Abstract

Dialectology is more central to the study of Mfiddle] Efnglish] than to any other branch of English historical linguistics. Strang (1970: 225) Dialect method and the study of Middle English Introduction The most striking fact about Middle English is that it exhibits by far the greatest diversity in written language of any period before or since. Before 1100 – in the Old English period – extant written sources for the study of variation are rather sparse, and much of the Late Old English literary output is in a relatively invariant West Saxon literary language. Similarly, close to the end of the Middle English period (in the fifteenth century), we witness the rise and subsequent spread of a relatively uniform written variety – the beginnings of ‘standard English’. From that century onward, the vast bulk of printed documents is in this variety, regardless of the geographical provenance of the author: documents do not readily betray their region of origin, and the dialectal diversity that continued to exist in speech is suppressed in writing.

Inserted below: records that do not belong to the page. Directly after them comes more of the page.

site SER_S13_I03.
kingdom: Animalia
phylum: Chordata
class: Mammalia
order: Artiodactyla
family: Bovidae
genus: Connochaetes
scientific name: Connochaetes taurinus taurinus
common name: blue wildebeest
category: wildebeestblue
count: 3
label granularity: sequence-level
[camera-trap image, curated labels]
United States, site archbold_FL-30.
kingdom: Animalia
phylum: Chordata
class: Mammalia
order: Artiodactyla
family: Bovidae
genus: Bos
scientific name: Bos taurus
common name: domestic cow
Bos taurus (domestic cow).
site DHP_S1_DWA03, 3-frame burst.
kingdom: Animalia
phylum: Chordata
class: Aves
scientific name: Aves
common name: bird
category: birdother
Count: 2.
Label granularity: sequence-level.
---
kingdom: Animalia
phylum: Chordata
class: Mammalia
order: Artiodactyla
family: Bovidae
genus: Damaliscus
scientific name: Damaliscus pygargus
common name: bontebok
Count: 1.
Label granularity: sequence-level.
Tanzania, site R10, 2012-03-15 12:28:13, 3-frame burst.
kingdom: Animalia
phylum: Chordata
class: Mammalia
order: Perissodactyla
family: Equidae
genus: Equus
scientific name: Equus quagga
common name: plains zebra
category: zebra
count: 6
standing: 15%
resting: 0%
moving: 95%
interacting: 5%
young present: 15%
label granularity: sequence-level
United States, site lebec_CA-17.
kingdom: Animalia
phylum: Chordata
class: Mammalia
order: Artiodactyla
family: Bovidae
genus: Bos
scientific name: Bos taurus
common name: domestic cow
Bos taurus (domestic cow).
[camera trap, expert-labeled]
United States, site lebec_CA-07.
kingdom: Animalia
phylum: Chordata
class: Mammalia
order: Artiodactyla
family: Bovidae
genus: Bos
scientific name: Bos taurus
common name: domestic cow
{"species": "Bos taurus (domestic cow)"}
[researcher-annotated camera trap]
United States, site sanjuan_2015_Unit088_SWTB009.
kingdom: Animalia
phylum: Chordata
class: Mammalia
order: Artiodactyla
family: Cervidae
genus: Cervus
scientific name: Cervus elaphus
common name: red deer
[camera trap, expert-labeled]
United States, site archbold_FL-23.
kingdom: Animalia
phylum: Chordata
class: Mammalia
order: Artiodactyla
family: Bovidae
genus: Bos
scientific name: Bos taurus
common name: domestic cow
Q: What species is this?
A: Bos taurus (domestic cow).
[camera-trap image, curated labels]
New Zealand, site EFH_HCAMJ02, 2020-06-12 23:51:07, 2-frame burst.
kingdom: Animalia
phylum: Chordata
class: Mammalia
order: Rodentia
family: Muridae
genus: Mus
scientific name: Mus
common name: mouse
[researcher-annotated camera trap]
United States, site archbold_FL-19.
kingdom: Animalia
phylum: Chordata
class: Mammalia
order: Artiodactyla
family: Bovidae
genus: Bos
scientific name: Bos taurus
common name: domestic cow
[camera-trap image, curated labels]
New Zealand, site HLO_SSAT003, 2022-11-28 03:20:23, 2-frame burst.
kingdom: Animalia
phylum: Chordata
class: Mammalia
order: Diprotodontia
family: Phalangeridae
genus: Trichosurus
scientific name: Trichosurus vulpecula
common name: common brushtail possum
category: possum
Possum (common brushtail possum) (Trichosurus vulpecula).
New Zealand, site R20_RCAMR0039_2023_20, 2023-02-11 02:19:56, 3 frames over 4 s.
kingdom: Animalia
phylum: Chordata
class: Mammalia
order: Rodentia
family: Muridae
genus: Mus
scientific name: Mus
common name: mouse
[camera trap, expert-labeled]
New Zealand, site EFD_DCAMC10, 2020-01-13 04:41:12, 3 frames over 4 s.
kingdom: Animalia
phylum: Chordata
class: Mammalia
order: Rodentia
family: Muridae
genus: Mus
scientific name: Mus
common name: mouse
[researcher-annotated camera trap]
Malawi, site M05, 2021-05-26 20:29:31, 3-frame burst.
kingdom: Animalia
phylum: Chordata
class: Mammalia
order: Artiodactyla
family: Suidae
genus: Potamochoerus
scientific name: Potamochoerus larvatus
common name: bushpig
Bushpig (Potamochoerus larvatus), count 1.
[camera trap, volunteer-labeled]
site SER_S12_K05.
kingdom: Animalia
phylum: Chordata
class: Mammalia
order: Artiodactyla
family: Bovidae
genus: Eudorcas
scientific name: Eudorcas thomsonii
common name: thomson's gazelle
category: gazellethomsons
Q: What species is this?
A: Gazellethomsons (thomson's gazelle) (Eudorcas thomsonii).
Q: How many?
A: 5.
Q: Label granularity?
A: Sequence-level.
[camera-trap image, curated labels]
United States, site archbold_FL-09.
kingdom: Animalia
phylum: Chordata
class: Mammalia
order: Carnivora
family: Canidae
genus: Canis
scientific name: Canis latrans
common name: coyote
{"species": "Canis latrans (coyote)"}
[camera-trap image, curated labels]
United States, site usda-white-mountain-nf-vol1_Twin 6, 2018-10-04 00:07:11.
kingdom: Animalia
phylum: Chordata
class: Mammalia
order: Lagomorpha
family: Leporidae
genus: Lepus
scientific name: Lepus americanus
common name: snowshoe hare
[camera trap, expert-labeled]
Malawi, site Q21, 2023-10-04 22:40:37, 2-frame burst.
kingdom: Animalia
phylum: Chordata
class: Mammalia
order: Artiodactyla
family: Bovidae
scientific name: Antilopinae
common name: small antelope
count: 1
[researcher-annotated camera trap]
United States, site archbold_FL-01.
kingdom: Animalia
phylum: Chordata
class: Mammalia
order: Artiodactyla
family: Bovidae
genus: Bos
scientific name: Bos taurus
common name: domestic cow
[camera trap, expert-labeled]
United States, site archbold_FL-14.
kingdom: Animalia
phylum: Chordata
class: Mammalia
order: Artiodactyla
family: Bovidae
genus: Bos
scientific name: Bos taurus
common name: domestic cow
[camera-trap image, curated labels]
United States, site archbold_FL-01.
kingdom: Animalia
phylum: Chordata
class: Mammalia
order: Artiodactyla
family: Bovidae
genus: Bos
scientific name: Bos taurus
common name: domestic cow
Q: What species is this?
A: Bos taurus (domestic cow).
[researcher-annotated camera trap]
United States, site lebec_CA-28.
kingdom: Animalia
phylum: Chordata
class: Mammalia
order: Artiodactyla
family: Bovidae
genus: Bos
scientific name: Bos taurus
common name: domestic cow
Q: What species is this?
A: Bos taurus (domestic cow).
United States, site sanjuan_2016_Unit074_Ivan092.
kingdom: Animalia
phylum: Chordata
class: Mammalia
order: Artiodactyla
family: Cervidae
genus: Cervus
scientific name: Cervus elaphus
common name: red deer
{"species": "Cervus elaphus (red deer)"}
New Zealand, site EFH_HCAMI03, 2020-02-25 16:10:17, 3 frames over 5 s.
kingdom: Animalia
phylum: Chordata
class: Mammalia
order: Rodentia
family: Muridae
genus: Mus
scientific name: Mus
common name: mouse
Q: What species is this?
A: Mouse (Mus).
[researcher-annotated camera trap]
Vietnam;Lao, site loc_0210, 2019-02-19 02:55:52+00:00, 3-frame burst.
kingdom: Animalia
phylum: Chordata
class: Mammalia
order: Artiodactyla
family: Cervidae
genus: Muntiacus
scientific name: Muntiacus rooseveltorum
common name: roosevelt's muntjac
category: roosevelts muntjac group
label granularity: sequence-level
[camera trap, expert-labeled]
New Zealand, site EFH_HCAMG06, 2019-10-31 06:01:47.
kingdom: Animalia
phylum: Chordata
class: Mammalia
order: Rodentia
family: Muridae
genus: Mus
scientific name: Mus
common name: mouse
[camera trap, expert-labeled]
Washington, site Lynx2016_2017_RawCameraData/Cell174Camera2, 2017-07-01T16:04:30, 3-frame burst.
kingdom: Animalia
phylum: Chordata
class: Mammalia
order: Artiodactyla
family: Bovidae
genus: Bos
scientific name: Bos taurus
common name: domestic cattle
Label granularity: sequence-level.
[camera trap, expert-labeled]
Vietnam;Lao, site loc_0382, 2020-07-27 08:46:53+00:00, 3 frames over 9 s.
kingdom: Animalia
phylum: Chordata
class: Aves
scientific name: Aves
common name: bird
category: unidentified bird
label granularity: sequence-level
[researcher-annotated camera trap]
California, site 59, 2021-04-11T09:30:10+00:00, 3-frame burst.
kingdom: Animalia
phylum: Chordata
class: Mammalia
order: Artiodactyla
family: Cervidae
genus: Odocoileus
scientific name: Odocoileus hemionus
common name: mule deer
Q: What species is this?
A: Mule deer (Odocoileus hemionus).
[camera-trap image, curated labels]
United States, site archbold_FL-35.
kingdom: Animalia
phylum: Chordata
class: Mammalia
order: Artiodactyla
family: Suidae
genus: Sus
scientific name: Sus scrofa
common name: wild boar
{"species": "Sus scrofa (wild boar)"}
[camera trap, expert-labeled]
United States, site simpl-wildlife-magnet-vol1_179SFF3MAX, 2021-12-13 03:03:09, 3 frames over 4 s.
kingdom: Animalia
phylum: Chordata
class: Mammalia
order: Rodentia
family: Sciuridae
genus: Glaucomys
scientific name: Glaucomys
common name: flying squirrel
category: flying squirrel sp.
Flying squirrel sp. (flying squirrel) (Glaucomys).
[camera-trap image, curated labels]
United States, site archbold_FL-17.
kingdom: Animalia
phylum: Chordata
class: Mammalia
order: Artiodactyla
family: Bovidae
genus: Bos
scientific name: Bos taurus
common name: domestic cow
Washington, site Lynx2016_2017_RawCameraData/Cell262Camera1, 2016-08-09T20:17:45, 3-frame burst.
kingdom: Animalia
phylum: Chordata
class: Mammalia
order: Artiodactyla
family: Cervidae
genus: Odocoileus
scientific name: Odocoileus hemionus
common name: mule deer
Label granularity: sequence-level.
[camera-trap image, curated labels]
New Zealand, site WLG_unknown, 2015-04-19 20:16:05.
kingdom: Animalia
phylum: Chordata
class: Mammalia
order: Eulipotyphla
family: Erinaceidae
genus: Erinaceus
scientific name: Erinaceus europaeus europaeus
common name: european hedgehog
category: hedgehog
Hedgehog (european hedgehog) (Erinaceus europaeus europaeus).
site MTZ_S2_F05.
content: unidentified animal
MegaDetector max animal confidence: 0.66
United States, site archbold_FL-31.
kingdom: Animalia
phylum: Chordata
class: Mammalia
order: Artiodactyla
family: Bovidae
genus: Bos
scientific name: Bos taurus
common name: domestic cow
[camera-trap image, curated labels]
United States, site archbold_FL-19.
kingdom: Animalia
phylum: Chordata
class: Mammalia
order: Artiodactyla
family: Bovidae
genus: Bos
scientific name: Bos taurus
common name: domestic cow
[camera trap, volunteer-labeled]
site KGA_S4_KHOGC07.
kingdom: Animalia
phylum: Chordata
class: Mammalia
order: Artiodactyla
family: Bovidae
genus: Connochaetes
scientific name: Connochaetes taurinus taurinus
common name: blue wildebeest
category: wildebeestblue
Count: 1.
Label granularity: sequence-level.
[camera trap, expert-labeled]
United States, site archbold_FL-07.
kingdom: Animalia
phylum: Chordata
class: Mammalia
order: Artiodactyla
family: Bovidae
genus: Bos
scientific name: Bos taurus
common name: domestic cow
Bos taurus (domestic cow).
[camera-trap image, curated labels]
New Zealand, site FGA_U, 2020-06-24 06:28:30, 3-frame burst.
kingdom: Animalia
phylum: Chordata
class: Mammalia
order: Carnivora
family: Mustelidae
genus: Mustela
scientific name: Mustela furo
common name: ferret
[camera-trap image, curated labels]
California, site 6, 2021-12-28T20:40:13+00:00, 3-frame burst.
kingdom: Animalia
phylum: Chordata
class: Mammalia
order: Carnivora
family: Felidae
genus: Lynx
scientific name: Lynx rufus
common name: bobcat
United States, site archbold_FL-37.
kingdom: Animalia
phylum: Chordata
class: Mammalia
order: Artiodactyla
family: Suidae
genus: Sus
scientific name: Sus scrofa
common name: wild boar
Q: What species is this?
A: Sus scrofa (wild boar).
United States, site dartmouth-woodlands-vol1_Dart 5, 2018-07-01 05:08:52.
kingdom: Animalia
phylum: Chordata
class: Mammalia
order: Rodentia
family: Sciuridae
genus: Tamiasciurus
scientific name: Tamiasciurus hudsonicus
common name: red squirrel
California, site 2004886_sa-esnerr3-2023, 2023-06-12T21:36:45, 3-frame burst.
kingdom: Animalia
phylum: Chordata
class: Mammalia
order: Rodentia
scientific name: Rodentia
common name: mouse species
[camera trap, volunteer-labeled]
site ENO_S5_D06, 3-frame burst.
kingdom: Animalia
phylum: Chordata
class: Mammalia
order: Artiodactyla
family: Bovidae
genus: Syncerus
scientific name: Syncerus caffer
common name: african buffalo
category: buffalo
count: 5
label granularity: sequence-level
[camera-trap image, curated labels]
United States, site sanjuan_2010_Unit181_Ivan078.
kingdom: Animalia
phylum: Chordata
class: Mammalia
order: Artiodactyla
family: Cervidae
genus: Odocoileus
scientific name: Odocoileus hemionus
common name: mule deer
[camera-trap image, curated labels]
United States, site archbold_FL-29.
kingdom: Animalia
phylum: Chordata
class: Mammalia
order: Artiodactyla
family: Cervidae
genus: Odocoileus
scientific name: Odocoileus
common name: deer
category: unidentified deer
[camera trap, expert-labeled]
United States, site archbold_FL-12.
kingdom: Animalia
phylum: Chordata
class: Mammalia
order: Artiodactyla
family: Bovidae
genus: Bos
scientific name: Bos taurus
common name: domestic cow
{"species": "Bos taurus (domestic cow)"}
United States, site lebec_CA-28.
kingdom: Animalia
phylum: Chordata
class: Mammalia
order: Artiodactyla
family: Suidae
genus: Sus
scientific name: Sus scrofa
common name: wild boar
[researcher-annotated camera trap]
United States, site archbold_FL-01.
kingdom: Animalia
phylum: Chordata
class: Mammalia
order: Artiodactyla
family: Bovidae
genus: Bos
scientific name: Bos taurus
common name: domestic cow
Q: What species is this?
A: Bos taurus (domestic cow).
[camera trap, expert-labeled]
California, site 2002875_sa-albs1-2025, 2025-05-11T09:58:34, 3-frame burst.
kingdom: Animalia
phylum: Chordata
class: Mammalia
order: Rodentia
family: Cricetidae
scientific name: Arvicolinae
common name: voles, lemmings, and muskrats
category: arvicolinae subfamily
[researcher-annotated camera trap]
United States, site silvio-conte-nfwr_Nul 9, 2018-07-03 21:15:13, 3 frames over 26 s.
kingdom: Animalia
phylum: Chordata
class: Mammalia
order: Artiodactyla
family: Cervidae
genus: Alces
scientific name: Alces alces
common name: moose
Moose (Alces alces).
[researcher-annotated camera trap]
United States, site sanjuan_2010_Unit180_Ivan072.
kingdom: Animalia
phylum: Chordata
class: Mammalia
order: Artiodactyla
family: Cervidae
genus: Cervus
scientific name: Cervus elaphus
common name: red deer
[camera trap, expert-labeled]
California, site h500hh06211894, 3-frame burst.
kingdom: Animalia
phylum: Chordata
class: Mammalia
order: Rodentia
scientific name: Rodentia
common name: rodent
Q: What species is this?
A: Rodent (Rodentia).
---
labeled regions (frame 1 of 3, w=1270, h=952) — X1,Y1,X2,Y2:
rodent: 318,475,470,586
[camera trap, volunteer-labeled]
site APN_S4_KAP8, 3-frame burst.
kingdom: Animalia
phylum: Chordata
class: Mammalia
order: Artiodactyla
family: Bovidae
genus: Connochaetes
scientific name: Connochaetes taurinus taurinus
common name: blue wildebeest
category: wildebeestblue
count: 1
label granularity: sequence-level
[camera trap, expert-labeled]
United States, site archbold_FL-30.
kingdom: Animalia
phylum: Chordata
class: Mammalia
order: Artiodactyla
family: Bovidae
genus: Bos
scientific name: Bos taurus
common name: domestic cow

For this reason, much of our knowledge of Early Modern English variation depends much more on indirect evidence, such as contemporary commentaries on pronunciation (on which see especially Dobson 1968), and much less on variable forms attested in the texts themselves. For written Middle English, on the other hand, our access to variation is direct, and it is this primary source that we use to reconstruct the diversity of spoken Middle English. Variability in written Middle English is very wide-ranging at every linguistic level: spelling, morphology, syntax and lexicon. There are also several non-linguistic dimensions in which this variation can be observed. Of these, the geographical and chronological dimensions are most immediately obvious: texts from different areas are different, and later texts differ very markedly from earlier ones (for some examples see Lass in this volume).